The education department serves as the administrative source for various educational programs. These services include: academic, vocational, apprenticeship, educational counseling, leisure activities, general recreational activities, and back-up services for programs as required.
In addition to the organized educational, vocational, and recreational programs, the education department also supervises the legal and leisure libraries, legal copying service, ordering of magazines and newspapers, and special purpose items. The foundation of the education department is the literacy program.
The literacy program has been implemented in accordance with Bureau of Prisons policies. It is divided into three sections: literacy, pre-GED, and advanced GED preparation. Current Bureau of Prisons policy requires you to have a high school diploma or to obtain a high school equivalency certificate before being allowed to receive performance pay. Any inmate who does not have a high school diploma or GED or cannot verify a GED when admitted to this institution is required to attend classes for a minimum of 240 instructional hours (unless you have already met that requirement at a prior institution).
The literacy, Pre-GED and advanced GED preparation classes are two hour assignments. The literacy and the Pre-GED Programs consist primarily of reading, math, spelling, grammar, and vocabulary building. Classes are open-ended, meaning that a person may enter the program at any time, at any level, and then progress at his own pace. Individual program plans are developed by instructors for each student and tracking systems are maintained to keep you aware at all times of how much progress you have made. Inmate students are assigned to the various academic programs based upon the results from the Test of Adult Basic Education (TABE), interviews with staff, and previous documented educational achievement.
English-As-A-Second Language (ESL)
The “Crime Control Act of 1990″ requires that non-English speaking Federal prisoners participate in an ESL program until they are able to function at the equivalence of the eighth grade level on a nationally recognized educational achievement test. Inmates with limited English proficiency are required to attend ESL classes until they are able to perform at the eighth grade level in competency skills, as measured by a score of 225 on the Comprehensive Adult Student Assessment (CASAS) Reading Certification test and 215 on the CASAS Listening Certification test. Students who score less than 205 in listening and less than 215 in reading will concentrate on word recognition, spelling, alphabetizing, vocabulary development, sentence comprehension, handwriting, and language usage. Students who score higher than the 205 in listening and 215 in reading will work on further preparing themselves for everyday living in an English speaking society. Skills in grammar, usage, and structure are further developed, while an emphasis is placed on reading comprehension, written proficiency, and proper pronunciation. The class is open-ended allowing students to progress according to their individual readiness.
English Proficiency Component
To prepare inmates for a successful integration into an English speaking community and improve their ability to communicate within the prison environment, the Bureau=s Executive Staff decided in May 1998 to require a new English proficiency test to be administered along with the other core-tests in both the Spanish and French General Educational Development test batteries. The GED Testing Service developed the 6th GED test, called the GED English-as-a-Second Language test (GED-ESL), to measure the individual’s= ability to use the reading skills needed to function as a member of a U.S. community of English users in general, daily activities.@ Spanish GED students are required to score 400 or higher on the EPC test before taking the five core-tests of the official Spanish GED tests.

= Materials provided =
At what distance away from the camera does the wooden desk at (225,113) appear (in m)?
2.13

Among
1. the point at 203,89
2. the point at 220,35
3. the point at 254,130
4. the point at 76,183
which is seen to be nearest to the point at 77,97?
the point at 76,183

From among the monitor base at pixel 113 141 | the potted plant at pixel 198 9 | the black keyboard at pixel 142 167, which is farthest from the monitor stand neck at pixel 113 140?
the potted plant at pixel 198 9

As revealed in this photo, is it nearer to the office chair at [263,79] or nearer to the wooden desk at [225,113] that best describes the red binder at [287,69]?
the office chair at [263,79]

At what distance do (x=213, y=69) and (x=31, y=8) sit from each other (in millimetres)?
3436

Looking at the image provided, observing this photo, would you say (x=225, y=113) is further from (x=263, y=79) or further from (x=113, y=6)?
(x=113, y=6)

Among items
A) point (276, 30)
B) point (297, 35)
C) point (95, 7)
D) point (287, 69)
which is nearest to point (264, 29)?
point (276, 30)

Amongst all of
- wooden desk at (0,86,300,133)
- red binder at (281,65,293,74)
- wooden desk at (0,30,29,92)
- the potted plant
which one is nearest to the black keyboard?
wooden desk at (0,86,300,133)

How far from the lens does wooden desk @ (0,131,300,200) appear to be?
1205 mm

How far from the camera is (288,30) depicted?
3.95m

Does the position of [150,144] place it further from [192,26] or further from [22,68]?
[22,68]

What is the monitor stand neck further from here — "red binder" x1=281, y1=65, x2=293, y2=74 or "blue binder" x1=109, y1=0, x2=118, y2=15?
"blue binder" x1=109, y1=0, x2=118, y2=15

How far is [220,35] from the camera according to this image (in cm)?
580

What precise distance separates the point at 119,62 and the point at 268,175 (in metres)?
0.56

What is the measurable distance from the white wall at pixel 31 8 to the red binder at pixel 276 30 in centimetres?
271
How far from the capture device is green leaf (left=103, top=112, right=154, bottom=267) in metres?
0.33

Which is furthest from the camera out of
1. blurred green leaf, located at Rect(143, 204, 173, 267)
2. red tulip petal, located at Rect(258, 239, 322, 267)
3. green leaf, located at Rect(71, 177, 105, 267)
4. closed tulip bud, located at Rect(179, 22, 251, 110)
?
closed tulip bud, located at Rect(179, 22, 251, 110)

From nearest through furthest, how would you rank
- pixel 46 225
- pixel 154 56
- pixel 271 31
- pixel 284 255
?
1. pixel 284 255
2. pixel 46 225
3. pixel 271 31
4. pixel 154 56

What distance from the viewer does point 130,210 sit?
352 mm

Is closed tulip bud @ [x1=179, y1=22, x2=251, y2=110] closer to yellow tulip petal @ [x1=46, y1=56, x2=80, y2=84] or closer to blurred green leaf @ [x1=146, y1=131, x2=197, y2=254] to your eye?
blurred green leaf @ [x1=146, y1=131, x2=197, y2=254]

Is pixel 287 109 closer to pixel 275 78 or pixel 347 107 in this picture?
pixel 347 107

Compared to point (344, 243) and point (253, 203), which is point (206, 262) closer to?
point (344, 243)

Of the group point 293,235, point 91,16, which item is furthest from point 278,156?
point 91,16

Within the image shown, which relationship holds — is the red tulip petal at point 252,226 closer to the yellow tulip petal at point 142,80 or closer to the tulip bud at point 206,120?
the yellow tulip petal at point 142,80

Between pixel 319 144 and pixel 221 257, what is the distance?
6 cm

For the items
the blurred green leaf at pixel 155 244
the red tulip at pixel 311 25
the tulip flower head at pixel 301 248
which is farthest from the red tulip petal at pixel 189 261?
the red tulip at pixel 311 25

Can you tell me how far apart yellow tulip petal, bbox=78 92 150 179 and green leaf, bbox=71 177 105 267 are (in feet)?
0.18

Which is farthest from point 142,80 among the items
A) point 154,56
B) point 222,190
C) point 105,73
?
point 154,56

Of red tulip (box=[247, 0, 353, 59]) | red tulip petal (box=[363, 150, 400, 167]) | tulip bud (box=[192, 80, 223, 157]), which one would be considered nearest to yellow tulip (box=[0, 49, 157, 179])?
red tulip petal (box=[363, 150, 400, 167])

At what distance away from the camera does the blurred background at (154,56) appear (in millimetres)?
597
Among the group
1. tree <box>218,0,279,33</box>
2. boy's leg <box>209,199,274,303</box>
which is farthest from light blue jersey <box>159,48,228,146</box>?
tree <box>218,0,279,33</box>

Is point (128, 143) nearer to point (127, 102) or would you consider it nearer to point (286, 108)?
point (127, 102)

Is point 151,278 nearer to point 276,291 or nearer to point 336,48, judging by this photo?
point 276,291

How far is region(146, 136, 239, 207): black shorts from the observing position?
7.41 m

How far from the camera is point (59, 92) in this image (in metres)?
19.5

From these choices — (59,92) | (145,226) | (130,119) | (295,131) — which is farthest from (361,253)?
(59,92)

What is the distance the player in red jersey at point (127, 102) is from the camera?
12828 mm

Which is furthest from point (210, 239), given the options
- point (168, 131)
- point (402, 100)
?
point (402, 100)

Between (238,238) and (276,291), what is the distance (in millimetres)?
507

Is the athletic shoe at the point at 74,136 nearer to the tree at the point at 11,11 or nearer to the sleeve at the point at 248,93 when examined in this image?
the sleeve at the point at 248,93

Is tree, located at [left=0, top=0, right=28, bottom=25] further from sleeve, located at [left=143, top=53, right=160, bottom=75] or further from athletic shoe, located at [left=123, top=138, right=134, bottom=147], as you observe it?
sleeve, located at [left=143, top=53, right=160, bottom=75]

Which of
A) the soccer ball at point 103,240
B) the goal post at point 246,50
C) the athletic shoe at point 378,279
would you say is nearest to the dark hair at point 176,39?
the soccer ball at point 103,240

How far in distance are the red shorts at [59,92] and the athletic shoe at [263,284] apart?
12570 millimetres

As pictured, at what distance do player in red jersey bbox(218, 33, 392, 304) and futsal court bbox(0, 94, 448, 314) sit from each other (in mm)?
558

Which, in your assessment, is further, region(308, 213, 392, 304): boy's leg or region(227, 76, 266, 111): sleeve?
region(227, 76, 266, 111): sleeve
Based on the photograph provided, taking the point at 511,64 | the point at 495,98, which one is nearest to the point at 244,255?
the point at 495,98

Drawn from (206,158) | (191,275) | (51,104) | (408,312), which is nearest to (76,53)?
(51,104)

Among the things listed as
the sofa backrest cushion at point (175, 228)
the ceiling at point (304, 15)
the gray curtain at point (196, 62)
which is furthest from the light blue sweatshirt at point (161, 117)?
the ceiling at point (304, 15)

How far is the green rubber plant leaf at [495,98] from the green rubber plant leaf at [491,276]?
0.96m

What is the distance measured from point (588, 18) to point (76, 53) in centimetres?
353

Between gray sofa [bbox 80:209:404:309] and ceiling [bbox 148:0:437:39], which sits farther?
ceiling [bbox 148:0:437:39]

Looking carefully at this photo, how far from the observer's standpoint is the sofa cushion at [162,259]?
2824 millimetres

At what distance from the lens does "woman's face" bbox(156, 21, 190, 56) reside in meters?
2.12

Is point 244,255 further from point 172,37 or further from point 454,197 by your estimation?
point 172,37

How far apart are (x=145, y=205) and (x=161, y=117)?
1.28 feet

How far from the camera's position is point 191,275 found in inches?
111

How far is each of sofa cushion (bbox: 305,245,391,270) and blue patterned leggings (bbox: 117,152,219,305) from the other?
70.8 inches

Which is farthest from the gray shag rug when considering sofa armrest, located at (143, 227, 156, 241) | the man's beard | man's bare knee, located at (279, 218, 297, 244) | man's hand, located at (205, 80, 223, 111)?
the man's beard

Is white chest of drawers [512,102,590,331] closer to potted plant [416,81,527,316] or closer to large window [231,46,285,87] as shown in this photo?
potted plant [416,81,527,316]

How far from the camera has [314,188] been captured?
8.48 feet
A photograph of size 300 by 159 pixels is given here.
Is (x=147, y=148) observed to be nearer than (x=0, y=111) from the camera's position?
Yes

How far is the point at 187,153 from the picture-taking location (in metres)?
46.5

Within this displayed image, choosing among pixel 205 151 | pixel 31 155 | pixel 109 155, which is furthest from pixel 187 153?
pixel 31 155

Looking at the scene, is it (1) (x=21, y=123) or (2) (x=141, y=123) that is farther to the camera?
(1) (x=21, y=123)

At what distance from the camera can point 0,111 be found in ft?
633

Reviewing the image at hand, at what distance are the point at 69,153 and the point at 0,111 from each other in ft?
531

= Actions to take =
(A) Return each line of the records that contains the string "closed", matching case exactly.
(B) Extend the passage on the prison education department, picking up after its final sentence.
The passage on the prison education department has no connection to the records.

= Expected answers =
(A)
4. closed tulip bud, located at Rect(179, 22, 251, 110)
closed tulip bud, located at Rect(179, 22, 251, 110)
Is closed tulip bud @ [x1=179, y1=22, x2=251, y2=110] closer to yellow tulip petal @ [x1=46, y1=56, x2=80, y2=84] or closer to blurred green leaf @ [x1=146, y1=131, x2=197, y2=254] to your eye?

(B)
VCCLEA or PLRA
The Violent Crime Control Law Enforcement Act (VCCLEA) mandates that an inmate with a date of offense on or after September 13, 1994, but before April 26, 1996, lacking a high school credential, participate in and make progress toward attainment of a General Education Development (GED) credential in order to vest earned Good Conduct Time (GCT).
The Prison Litigation Reform Act (PLRA) provides that in determining Good Conduct Time (GCT) awards, the Bureau of Prisons will consider whether an inmate with a date of offense on or after April 26, 1996 has earned or is making satisfactory progress toward attainment of a GED credential.
Inmates with deportation detainers who were sentenced under either act must participate and make satisfactory progress in order to vest earned GCT (VCCLEA) or be eligible to earn the maximum amount of GCT (PLRA).
An inmate makes satisfactory progress unless one of the following occur:
1) Refuses to enroll in the literacy program.
2) Found to have committed a prohibited act that occurred in a literacy program during the last 240 hours of the inmate=s most recent enrollment in the literacy program.
3) Withdraws from the literacy program.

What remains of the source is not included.